**Requirement:**
Please repeat all of the data below word for word, keeping every line as it appears.

* BEGIN Material to process *

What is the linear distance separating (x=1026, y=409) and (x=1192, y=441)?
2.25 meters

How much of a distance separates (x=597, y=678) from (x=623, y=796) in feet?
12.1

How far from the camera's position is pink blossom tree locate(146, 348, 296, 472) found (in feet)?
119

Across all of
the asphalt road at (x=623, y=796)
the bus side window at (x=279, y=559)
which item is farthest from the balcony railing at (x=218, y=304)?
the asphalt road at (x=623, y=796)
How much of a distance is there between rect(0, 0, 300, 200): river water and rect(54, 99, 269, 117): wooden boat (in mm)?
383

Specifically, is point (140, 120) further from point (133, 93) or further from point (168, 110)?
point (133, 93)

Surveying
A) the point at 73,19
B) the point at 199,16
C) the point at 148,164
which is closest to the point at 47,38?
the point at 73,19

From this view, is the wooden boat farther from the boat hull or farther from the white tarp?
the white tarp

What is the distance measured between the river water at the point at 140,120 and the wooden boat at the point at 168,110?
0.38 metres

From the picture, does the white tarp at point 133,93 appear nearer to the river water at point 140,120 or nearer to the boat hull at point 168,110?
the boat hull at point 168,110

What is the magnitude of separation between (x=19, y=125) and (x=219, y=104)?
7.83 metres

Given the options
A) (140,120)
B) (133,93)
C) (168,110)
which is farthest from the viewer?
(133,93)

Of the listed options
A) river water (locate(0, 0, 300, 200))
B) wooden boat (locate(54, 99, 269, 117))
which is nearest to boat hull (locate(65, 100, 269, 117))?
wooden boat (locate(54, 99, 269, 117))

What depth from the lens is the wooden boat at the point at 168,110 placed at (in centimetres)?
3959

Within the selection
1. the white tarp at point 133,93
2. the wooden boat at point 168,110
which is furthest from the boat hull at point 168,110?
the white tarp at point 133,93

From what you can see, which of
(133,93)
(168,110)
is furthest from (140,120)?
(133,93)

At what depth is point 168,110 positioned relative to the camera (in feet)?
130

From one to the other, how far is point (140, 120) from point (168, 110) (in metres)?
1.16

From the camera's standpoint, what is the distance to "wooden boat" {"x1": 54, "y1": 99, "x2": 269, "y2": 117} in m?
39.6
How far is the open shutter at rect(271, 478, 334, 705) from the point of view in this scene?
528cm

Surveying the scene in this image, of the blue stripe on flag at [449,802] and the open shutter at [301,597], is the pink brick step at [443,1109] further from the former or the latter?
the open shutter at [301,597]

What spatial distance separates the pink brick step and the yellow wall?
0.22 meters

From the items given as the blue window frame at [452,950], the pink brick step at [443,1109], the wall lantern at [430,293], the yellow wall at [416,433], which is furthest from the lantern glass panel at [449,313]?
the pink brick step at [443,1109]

* END Material to process *

**Result of this task:**
What is the linear distance separating (x=1026, y=409) and (x=1192, y=441)?
2.25 meters

How much of a distance separates (x=597, y=678) from (x=623, y=796) in feet?
12.1

How far from the camera's position is pink blossom tree locate(146, 348, 296, 472) found (in feet)?
119

Across all of
the asphalt road at (x=623, y=796)
the bus side window at (x=279, y=559)
which item is farthest from the balcony railing at (x=218, y=304)?
the asphalt road at (x=623, y=796)
How much of a distance is there between rect(0, 0, 300, 200): river water and rect(54, 99, 269, 117): wooden boat (in mm)?
383

Specifically, is point (140, 120) further from point (133, 93) or further from point (168, 110)?
point (133, 93)

Surveying
A) the point at 73,19
B) the point at 199,16
C) the point at 148,164
which is closest to the point at 47,38?
the point at 73,19

From this view, is the wooden boat farther from the boat hull or farther from the white tarp?
the white tarp

What is the distance measured between the river water at the point at 140,120 and the wooden boat at the point at 168,110?
0.38 metres

From the picture, does the white tarp at point 133,93 appear nearer to the river water at point 140,120 or nearer to the boat hull at point 168,110?
the boat hull at point 168,110

What is the magnitude of separation between (x=19, y=125) and (x=219, y=104)?
7.83 metres

Given the options
A) (140,120)
B) (133,93)
C) (168,110)
which is farthest from the viewer?
(133,93)

Of the listed options
A) river water (locate(0, 0, 300, 200))
B) wooden boat (locate(54, 99, 269, 117))
which is nearest to boat hull (locate(65, 100, 269, 117))?
wooden boat (locate(54, 99, 269, 117))

What depth from the lens is the wooden boat at the point at 168,110 placed at (in centimetres)?
3959

Within the selection
1. the white tarp at point 133,93
2. the wooden boat at point 168,110
which is furthest from the boat hull at point 168,110?
the white tarp at point 133,93

From what you can see, which of
(133,93)
(168,110)
is furthest from (140,120)?
(133,93)

At what depth is point 168,110 positioned relative to the camera (in feet)?
130

From one to the other, how far is point (140, 120) from point (168, 110) (in metres)?
1.16

From the camera's standpoint, what is the distance to "wooden boat" {"x1": 54, "y1": 99, "x2": 269, "y2": 117} in m?
39.6
How far is the open shutter at rect(271, 478, 334, 705) from the point of view in this scene?
528cm

Surveying the scene in this image, of the blue stripe on flag at [449,802] and the open shutter at [301,597], is the pink brick step at [443,1109] further from the former or the latter?
the open shutter at [301,597]

What spatial distance separates the pink brick step and the yellow wall?
0.22 meters

From the items given as the blue window frame at [452,950], the pink brick step at [443,1109], the wall lantern at [430,293], the yellow wall at [416,433], which is furthest from the lantern glass panel at [449,313]?
the pink brick step at [443,1109]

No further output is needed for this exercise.